◆ **GIVEN PROBLEM**
Take the entries below and print all of them exactly, please.

* BEGIN INPUT RECORDS *

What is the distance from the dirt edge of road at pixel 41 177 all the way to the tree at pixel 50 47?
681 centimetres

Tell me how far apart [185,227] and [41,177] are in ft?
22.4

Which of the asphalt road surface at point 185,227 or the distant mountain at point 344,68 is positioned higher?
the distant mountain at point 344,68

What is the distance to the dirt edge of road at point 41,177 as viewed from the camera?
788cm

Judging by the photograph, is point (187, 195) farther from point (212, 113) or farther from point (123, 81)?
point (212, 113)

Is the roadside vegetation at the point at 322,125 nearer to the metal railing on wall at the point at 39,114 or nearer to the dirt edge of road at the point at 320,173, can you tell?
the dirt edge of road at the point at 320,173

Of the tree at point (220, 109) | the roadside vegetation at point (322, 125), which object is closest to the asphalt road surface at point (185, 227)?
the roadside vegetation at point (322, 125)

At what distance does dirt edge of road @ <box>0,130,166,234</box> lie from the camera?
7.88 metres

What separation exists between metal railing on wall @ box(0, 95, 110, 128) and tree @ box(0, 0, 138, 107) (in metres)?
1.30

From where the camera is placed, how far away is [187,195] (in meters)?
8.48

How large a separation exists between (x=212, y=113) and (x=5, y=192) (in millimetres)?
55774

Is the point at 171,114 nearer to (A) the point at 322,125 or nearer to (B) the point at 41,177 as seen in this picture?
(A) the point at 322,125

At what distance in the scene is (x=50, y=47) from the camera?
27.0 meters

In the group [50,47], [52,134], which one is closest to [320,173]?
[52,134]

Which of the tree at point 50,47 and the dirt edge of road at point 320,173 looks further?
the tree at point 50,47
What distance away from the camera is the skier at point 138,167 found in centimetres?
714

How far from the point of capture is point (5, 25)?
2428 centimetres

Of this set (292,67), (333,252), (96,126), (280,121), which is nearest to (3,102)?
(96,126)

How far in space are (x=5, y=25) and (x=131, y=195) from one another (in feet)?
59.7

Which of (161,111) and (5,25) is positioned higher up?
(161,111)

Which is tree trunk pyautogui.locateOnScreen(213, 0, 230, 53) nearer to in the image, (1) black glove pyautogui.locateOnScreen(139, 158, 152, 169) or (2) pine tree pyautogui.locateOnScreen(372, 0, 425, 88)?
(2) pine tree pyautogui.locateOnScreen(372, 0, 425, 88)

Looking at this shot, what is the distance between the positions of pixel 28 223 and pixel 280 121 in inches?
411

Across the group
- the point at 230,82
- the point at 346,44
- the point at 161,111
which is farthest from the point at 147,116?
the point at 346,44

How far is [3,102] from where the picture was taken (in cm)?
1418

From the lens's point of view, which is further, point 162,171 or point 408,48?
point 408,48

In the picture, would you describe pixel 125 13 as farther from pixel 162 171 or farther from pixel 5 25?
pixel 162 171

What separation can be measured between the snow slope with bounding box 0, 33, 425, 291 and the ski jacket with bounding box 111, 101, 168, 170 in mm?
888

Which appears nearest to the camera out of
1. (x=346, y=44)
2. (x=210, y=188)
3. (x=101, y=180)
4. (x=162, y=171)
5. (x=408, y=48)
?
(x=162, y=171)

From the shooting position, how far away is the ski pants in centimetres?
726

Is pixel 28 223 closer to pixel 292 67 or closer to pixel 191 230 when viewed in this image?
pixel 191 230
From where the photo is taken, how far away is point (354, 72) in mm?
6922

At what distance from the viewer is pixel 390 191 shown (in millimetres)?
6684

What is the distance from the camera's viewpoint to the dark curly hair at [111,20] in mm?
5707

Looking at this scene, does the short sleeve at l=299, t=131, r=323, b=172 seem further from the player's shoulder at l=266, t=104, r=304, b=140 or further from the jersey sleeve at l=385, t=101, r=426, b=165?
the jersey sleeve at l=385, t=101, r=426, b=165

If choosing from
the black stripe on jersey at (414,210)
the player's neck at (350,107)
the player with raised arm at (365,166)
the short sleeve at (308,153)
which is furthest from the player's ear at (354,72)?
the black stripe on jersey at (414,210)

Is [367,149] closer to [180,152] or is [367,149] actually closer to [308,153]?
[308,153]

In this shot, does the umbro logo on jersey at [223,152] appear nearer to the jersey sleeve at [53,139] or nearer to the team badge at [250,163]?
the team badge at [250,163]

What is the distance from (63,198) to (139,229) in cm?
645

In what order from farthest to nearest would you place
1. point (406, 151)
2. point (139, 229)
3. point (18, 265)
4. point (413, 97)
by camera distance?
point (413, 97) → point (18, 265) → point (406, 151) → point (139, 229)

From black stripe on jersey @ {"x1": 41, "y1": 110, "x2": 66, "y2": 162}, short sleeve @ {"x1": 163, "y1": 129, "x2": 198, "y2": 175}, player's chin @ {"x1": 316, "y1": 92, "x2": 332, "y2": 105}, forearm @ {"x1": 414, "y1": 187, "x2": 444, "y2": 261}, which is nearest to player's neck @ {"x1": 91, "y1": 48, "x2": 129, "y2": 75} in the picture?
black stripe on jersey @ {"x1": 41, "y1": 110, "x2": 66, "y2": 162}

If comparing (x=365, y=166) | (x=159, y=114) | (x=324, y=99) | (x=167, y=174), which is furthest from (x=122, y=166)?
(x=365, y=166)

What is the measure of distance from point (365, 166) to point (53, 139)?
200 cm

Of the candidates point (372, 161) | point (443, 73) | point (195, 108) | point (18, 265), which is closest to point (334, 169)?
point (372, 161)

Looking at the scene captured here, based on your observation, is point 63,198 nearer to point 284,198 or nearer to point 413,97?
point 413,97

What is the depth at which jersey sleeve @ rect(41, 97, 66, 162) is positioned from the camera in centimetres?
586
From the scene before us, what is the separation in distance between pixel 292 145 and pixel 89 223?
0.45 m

* END INPUT RECORDS *

◆ **RESPONSE**
What is the distance from the dirt edge of road at pixel 41 177 all the way to the tree at pixel 50 47?
681 centimetres

Tell me how far apart [185,227] and [41,177] are in ft?
22.4

Which of the asphalt road surface at point 185,227 or the distant mountain at point 344,68 is positioned higher?
the distant mountain at point 344,68

What is the distance to the dirt edge of road at point 41,177 as viewed from the camera?
788cm

Judging by the photograph, is point (187, 195) farther from point (212, 113) or farther from point (123, 81)?
point (212, 113)

Is the roadside vegetation at the point at 322,125 nearer to the metal railing on wall at the point at 39,114 or nearer to the dirt edge of road at the point at 320,173, can you tell?
the dirt edge of road at the point at 320,173

Of the tree at point (220, 109) | the roadside vegetation at point (322, 125), which object is closest to the asphalt road surface at point (185, 227)?
the roadside vegetation at point (322, 125)

At what distance does dirt edge of road @ <box>0,130,166,234</box> lie from the camera?
7.88 metres

What separation exists between metal railing on wall @ box(0, 95, 110, 128) and tree @ box(0, 0, 138, 107) (in metres)?
1.30

From where the camera is placed, how far away is [187,195] (in meters)?
8.48

How large a separation exists between (x=212, y=113) and (x=5, y=192) (in millimetres)?
55774

Is the point at 171,114 nearer to (A) the point at 322,125 or nearer to (B) the point at 41,177 as seen in this picture?
(A) the point at 322,125

At what distance in the scene is (x=50, y=47) from the camera?
27.0 meters

In the group [50,47], [52,134], which one is closest to [320,173]?
[52,134]

Which of the tree at point 50,47 and the dirt edge of road at point 320,173 looks further?
the tree at point 50,47
What distance away from the camera is the skier at point 138,167 found in centimetres?
714

How far from the point of capture is point (5, 25)?
2428 centimetres

Of this set (292,67), (333,252), (96,126), (280,121), which is nearest to (3,102)?
(96,126)

How far in space are (x=5, y=25) and (x=131, y=195) from one another (in feet)?
59.7

Which of (161,111) and (5,25) is positioned higher up?
(161,111)

Which is tree trunk pyautogui.locateOnScreen(213, 0, 230, 53) nearer to in the image, (1) black glove pyautogui.locateOnScreen(139, 158, 152, 169) or (2) pine tree pyautogui.locateOnScreen(372, 0, 425, 88)?
(2) pine tree pyautogui.locateOnScreen(372, 0, 425, 88)

Looking at this shot, what is the distance between the positions of pixel 28 223 and pixel 280 121 in inches?
411

Across the group
- the point at 230,82
- the point at 346,44
- the point at 161,111
which is farthest from the point at 147,116?
the point at 346,44

How far is [3,102] from where the picture was taken (in cm)?
1418

From the lens's point of view, which is further, point 162,171 or point 408,48?
point 408,48

In the picture, would you describe pixel 125 13 as farther from pixel 162 171 or farther from pixel 5 25?
pixel 162 171

What separation can be measured between the snow slope with bounding box 0, 33, 425, 291 and the ski jacket with bounding box 111, 101, 168, 170 in mm?
888

Which appears nearest to the camera out of
1. (x=346, y=44)
2. (x=210, y=188)
3. (x=101, y=180)
4. (x=162, y=171)
5. (x=408, y=48)
?
(x=162, y=171)

From the shooting position, how far away is the ski pants in centimetres?
726

Is pixel 28 223 closer to pixel 292 67 or closer to pixel 191 230 when viewed in this image?
pixel 191 230
From where the photo is taken, how far away is point (354, 72) in mm?
6922

At what distance from the viewer is pixel 390 191 shown (in millimetres)?
6684

What is the distance from the camera's viewpoint to the dark curly hair at [111,20] in mm?
5707

Looking at this scene, does the short sleeve at l=299, t=131, r=323, b=172 seem further from the player's shoulder at l=266, t=104, r=304, b=140 or further from the jersey sleeve at l=385, t=101, r=426, b=165?
the jersey sleeve at l=385, t=101, r=426, b=165

If choosing from
the black stripe on jersey at (414,210)
the player's neck at (350,107)
the player with raised arm at (365,166)
the short sleeve at (308,153)
which is furthest from the player's ear at (354,72)?
the black stripe on jersey at (414,210)

Is [367,149] closer to [180,152] or is [367,149] actually closer to [308,153]?
[308,153]

In this shot, does the umbro logo on jersey at [223,152] appear nearer to the jersey sleeve at [53,139] or nearer to the team badge at [250,163]?
the team badge at [250,163]

What is the distance from (63,198) to (139,229) in cm?
645

In what order from farthest to nearest would you place
1. point (406, 151)
2. point (139, 229)
3. point (18, 265)
4. point (413, 97)
by camera distance?
point (413, 97) → point (18, 265) → point (406, 151) → point (139, 229)

From black stripe on jersey @ {"x1": 41, "y1": 110, "x2": 66, "y2": 162}, short sleeve @ {"x1": 163, "y1": 129, "x2": 198, "y2": 175}, player's chin @ {"x1": 316, "y1": 92, "x2": 332, "y2": 105}, forearm @ {"x1": 414, "y1": 187, "x2": 444, "y2": 261}, which is nearest to player's neck @ {"x1": 91, "y1": 48, "x2": 129, "y2": 75} in the picture?
black stripe on jersey @ {"x1": 41, "y1": 110, "x2": 66, "y2": 162}

If comparing (x=365, y=166) | (x=159, y=114) | (x=324, y=99) | (x=167, y=174), which is furthest from (x=122, y=166)?
(x=365, y=166)

What is the measure of distance from point (365, 166) to point (53, 139)?
200 cm

Of the candidates point (372, 161) | point (443, 73) | point (195, 108) | point (18, 265), which is closest to point (334, 169)?
point (372, 161)

Looking at the scene captured here, based on your observation, is point 63,198 nearer to point 284,198 or nearer to point 413,97?
point 413,97

What is the depth at which jersey sleeve @ rect(41, 97, 66, 162) is positioned from the camera in centimetres?
586
From the scene before us, what is the separation in distance between pixel 292 145 and pixel 89 223?
0.45 m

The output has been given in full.